AIM OF THE EXERCISE => Switch every "nearer" to "closer" in the items from the line with "(654,451) — is" up to and including the last line of the items, and give those lines again with nothing else changed.

---

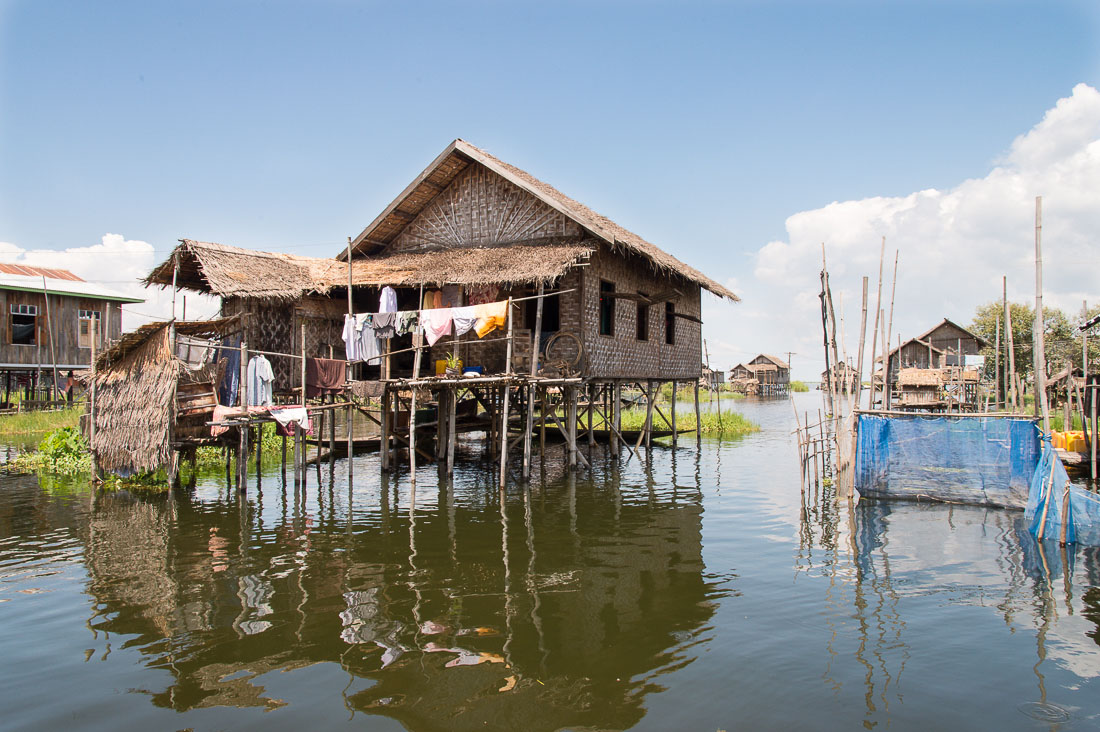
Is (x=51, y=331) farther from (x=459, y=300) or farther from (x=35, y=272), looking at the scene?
(x=459, y=300)

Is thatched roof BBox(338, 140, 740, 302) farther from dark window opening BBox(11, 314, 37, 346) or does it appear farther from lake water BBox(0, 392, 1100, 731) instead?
dark window opening BBox(11, 314, 37, 346)

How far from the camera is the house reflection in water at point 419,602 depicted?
217 inches

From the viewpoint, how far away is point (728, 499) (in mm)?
13531

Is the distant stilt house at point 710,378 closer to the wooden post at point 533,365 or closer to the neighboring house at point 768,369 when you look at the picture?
the neighboring house at point 768,369

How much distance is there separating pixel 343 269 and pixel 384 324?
10.8 feet

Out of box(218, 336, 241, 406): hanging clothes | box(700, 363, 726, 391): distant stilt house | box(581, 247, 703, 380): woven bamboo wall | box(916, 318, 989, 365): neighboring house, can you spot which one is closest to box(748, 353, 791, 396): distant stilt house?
box(700, 363, 726, 391): distant stilt house

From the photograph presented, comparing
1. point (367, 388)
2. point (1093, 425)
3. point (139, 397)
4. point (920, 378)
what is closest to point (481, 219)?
point (367, 388)

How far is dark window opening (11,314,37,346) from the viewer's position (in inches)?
1000

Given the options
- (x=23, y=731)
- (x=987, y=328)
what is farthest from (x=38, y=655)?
(x=987, y=328)

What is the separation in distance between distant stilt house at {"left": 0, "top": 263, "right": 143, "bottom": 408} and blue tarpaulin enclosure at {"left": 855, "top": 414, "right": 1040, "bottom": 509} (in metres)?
24.3

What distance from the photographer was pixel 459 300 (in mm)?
14852

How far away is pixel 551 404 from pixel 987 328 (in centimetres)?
2888

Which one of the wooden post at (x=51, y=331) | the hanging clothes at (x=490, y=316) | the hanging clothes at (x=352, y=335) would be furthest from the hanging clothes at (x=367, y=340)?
the wooden post at (x=51, y=331)

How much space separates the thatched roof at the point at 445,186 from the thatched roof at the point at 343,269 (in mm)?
648
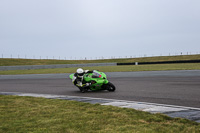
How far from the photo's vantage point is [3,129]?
493cm

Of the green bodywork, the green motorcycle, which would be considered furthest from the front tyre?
the green bodywork

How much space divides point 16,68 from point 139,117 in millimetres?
42689

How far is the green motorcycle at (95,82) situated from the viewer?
11.8 m

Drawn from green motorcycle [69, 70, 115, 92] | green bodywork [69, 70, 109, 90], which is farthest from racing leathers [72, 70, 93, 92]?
green bodywork [69, 70, 109, 90]

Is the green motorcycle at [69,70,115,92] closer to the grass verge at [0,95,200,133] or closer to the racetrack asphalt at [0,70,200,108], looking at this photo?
the racetrack asphalt at [0,70,200,108]

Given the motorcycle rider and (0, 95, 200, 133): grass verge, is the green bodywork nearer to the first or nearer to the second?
the motorcycle rider

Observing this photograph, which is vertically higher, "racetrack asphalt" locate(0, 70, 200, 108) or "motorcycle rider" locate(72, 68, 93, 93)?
"motorcycle rider" locate(72, 68, 93, 93)

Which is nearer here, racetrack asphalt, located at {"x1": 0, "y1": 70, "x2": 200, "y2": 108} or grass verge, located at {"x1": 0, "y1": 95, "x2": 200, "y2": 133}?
grass verge, located at {"x1": 0, "y1": 95, "x2": 200, "y2": 133}

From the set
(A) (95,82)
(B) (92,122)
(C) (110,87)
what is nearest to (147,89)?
(C) (110,87)

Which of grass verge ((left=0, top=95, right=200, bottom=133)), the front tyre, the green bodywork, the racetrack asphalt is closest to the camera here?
grass verge ((left=0, top=95, right=200, bottom=133))

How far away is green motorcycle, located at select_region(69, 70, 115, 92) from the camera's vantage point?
11.8m

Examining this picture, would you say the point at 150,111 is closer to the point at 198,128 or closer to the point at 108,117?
the point at 108,117

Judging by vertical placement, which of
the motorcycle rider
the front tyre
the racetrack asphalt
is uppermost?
the motorcycle rider

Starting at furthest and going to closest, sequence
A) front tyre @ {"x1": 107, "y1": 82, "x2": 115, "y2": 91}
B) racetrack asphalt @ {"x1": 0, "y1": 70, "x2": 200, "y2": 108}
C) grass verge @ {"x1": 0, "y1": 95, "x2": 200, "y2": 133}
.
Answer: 1. front tyre @ {"x1": 107, "y1": 82, "x2": 115, "y2": 91}
2. racetrack asphalt @ {"x1": 0, "y1": 70, "x2": 200, "y2": 108}
3. grass verge @ {"x1": 0, "y1": 95, "x2": 200, "y2": 133}
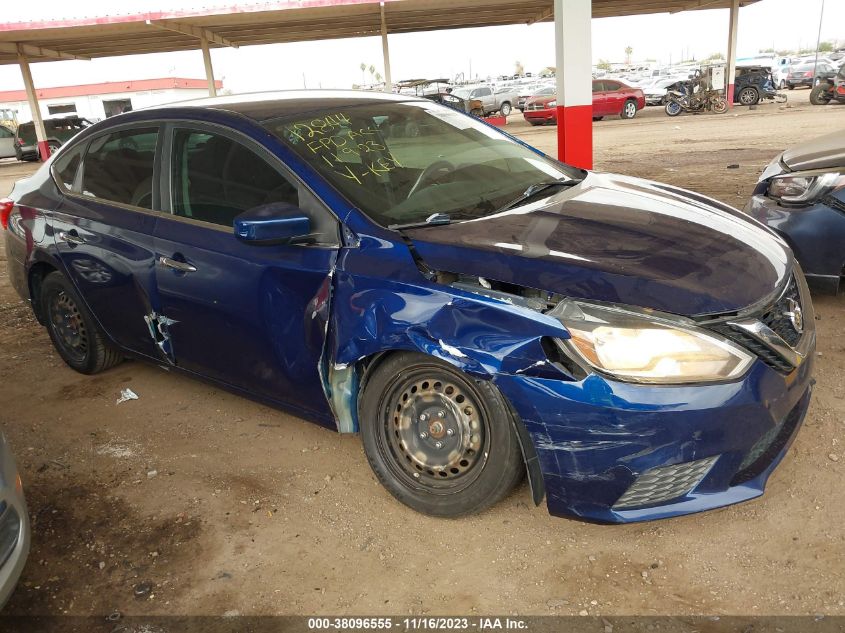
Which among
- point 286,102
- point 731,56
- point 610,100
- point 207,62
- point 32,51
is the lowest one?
point 610,100

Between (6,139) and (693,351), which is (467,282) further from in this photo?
(6,139)

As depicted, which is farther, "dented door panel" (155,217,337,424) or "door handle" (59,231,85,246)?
"door handle" (59,231,85,246)

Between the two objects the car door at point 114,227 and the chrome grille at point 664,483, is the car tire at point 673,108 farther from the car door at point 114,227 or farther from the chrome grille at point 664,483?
the chrome grille at point 664,483

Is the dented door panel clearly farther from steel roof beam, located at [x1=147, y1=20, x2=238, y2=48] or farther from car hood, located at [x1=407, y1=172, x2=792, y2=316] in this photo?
steel roof beam, located at [x1=147, y1=20, x2=238, y2=48]

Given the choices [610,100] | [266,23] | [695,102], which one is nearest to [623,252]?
[266,23]

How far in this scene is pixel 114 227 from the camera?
3461mm

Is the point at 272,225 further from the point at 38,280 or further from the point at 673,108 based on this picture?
the point at 673,108

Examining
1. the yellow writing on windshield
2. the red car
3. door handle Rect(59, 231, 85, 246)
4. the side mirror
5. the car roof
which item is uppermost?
the car roof

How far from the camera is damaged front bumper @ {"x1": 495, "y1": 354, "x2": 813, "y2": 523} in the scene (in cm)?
209

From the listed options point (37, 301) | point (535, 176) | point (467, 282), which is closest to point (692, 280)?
point (467, 282)

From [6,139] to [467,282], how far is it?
28.8 m

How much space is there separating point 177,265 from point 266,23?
67.4 feet

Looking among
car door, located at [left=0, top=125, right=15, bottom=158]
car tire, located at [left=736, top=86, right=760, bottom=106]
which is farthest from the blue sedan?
car tire, located at [left=736, top=86, right=760, bottom=106]

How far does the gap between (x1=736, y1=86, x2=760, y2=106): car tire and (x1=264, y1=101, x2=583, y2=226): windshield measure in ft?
87.6
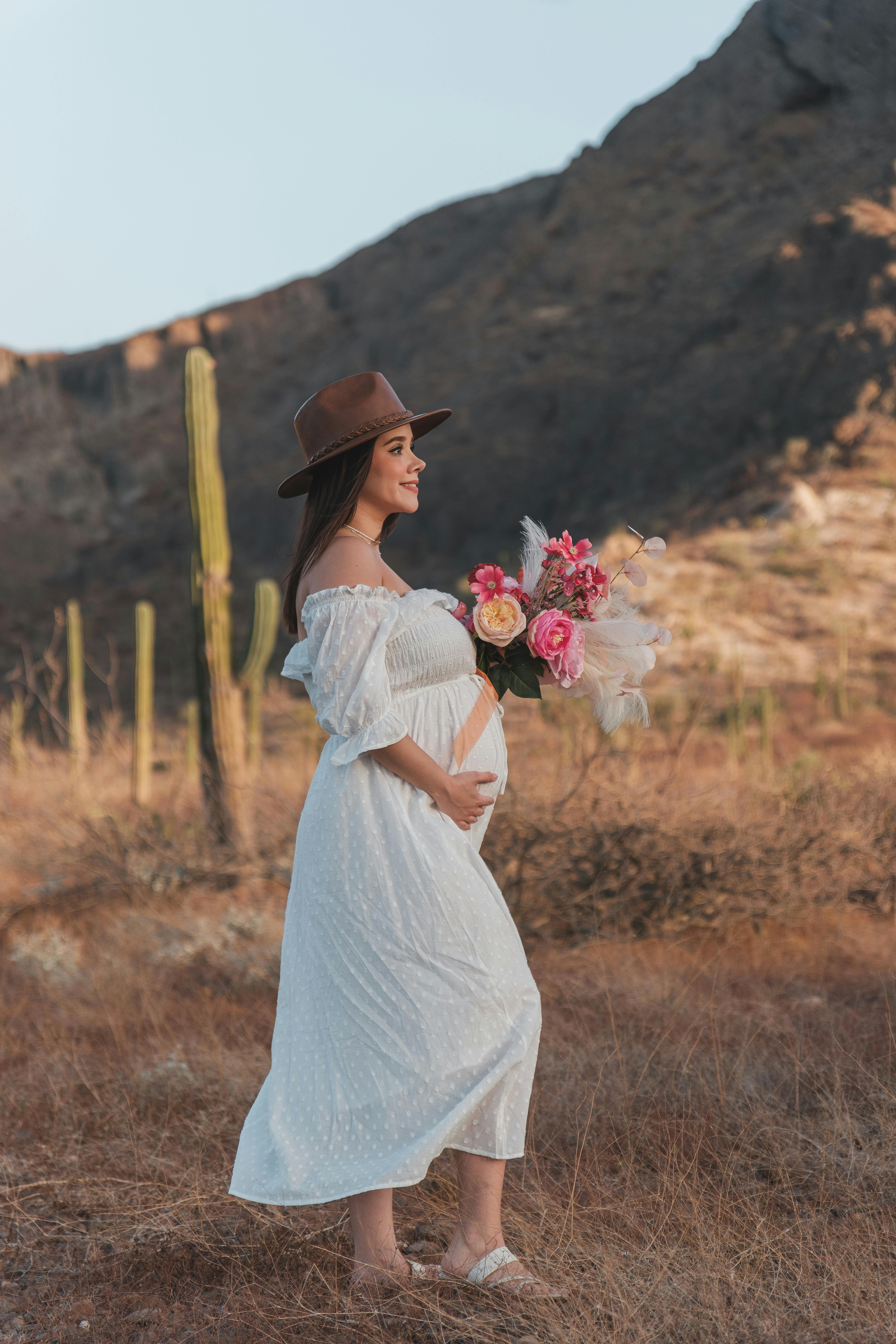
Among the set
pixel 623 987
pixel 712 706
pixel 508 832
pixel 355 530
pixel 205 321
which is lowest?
pixel 712 706

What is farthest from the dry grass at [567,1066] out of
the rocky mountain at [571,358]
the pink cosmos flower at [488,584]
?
the rocky mountain at [571,358]

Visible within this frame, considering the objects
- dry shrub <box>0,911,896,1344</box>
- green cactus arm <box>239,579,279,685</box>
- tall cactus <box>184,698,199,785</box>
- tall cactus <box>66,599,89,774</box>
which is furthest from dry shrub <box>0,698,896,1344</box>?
tall cactus <box>66,599,89,774</box>

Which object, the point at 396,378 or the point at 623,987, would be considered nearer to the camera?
the point at 623,987

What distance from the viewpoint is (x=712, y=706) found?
44.5 ft

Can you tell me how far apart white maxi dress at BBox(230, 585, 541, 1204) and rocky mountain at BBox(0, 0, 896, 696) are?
919 cm

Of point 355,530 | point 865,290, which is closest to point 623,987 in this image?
point 355,530

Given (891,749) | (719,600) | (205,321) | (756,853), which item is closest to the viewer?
(756,853)

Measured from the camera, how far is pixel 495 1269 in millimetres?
2260

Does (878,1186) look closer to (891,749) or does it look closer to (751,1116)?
(751,1116)

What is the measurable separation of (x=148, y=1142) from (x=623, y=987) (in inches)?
77.6

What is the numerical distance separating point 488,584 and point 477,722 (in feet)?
1.05

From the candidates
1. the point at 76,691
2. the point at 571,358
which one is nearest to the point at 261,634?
the point at 76,691

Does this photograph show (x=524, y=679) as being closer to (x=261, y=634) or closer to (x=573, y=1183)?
(x=573, y=1183)

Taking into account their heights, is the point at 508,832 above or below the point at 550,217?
below
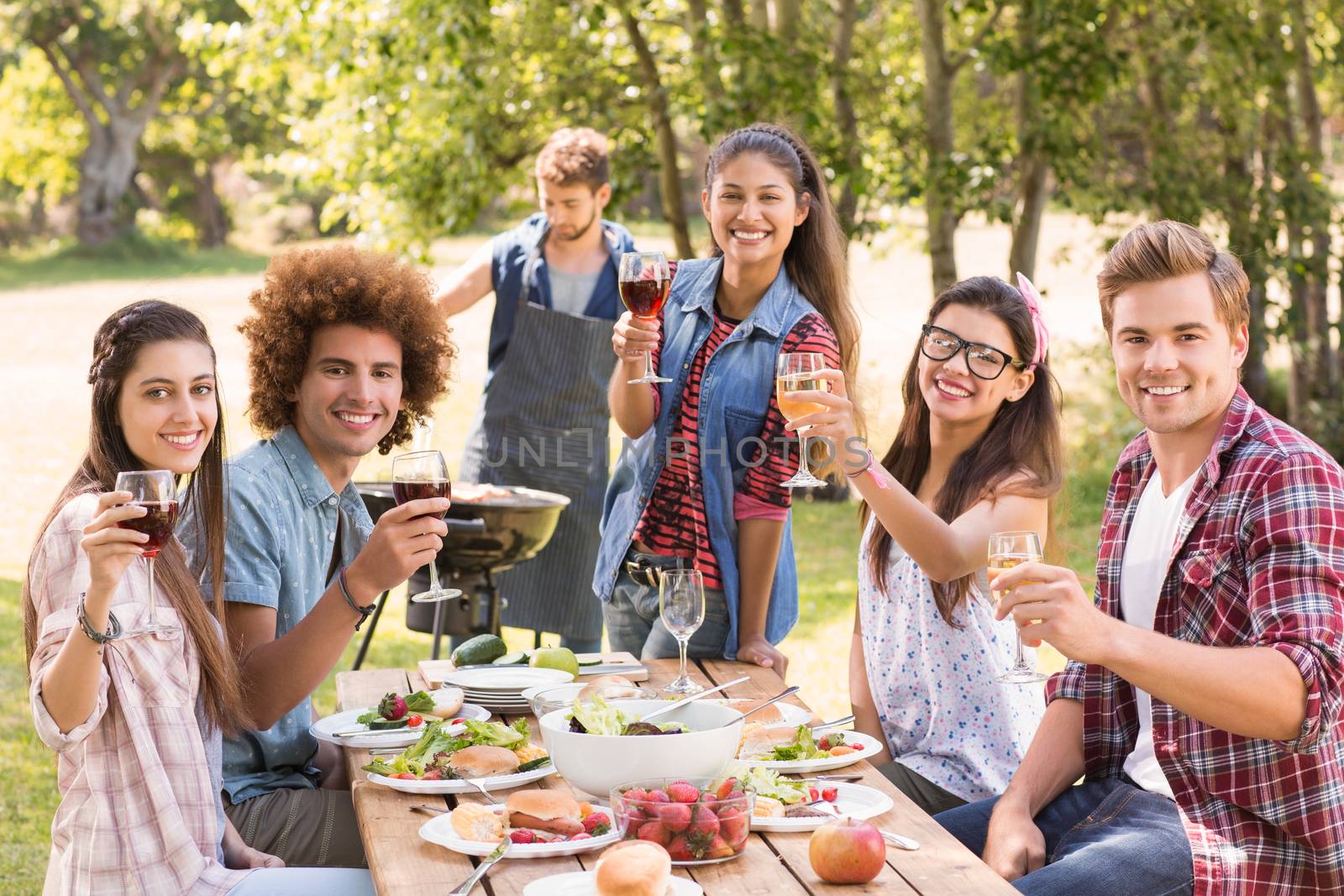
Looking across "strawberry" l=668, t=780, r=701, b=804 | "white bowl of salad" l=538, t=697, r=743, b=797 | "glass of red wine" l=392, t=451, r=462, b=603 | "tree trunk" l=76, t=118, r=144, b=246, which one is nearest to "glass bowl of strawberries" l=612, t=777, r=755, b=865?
"strawberry" l=668, t=780, r=701, b=804

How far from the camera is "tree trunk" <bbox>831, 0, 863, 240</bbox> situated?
29.2ft

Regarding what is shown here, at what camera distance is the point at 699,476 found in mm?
3910

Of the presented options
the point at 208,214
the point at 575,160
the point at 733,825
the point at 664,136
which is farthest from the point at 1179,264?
the point at 208,214

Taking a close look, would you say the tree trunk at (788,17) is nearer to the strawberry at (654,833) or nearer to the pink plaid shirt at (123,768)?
the pink plaid shirt at (123,768)

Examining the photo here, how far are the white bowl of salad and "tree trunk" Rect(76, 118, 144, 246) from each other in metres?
→ 37.6

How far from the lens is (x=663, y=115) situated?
938 cm

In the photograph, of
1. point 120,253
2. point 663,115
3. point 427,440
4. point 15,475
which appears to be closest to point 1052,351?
point 663,115

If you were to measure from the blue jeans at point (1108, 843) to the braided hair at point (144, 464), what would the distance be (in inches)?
61.7

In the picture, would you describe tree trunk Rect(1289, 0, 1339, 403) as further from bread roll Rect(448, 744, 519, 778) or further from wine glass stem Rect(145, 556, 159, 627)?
wine glass stem Rect(145, 556, 159, 627)

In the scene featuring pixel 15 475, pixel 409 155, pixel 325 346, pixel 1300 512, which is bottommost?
pixel 15 475

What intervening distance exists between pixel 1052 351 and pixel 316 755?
11.3 meters

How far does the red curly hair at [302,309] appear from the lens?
130 inches

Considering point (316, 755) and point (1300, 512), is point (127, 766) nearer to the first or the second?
point (316, 755)

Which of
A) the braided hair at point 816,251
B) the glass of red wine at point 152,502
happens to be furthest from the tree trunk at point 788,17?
the glass of red wine at point 152,502
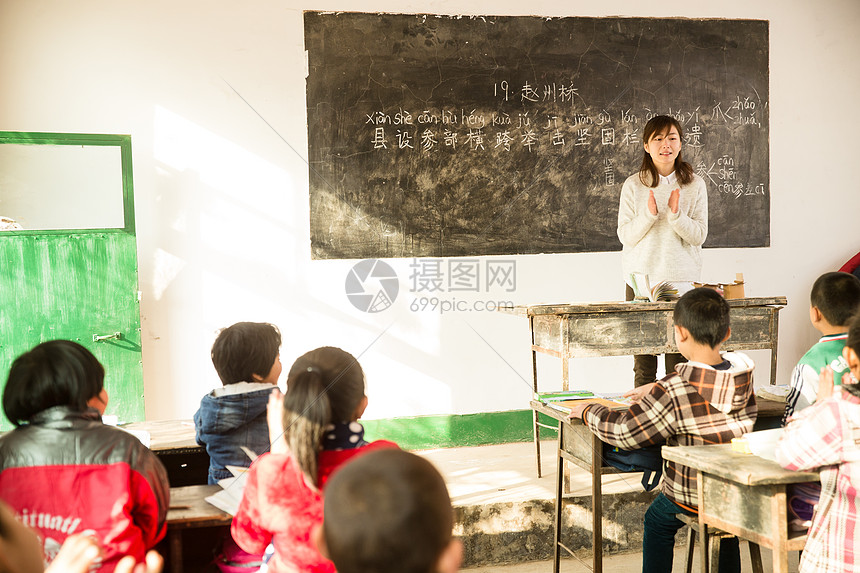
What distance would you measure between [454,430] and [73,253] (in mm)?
2283

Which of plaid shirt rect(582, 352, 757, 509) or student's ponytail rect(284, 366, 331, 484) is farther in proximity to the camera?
plaid shirt rect(582, 352, 757, 509)

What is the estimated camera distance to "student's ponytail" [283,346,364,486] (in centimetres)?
159

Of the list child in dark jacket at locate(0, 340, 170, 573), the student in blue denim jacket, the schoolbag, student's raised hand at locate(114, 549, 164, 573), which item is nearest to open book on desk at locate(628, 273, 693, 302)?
the schoolbag

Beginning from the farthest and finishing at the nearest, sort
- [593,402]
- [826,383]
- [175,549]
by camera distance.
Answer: [593,402] < [826,383] < [175,549]

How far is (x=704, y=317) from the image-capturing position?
238cm

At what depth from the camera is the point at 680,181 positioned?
12.6ft

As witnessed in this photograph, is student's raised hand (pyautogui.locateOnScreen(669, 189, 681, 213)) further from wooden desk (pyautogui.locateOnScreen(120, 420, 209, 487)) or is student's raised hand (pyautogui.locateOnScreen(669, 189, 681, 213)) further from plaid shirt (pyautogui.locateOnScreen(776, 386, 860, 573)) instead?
wooden desk (pyautogui.locateOnScreen(120, 420, 209, 487))

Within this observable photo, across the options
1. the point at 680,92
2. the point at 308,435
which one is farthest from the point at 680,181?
the point at 308,435

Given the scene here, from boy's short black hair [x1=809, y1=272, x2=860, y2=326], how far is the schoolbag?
27.1 inches

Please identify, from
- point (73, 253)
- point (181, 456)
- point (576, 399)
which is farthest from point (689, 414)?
point (73, 253)

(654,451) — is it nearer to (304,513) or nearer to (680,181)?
(304,513)

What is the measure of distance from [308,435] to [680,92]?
13.5 ft

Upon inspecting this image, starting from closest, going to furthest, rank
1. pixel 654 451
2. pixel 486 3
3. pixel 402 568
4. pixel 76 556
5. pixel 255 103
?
pixel 402 568 < pixel 76 556 < pixel 654 451 < pixel 255 103 < pixel 486 3

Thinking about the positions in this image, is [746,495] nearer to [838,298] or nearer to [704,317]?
[704,317]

---

RESPONSE TO THIS TASK =>
(654,451) — is it closer to (304,513) or closer to (680,181)?
(304,513)

What is the measure of distance from [308,435] to [680,92]?
13.5 ft

Upon inspecting this image, starting from closest, going to furthest, rank
1. pixel 654 451
2. pixel 486 3
3. pixel 402 568
4. pixel 76 556
5. pixel 255 103
?
pixel 402 568 < pixel 76 556 < pixel 654 451 < pixel 255 103 < pixel 486 3

Thinking about the positions in this image, is [746,495] closer to [838,298] or closer to [704,317]?
[704,317]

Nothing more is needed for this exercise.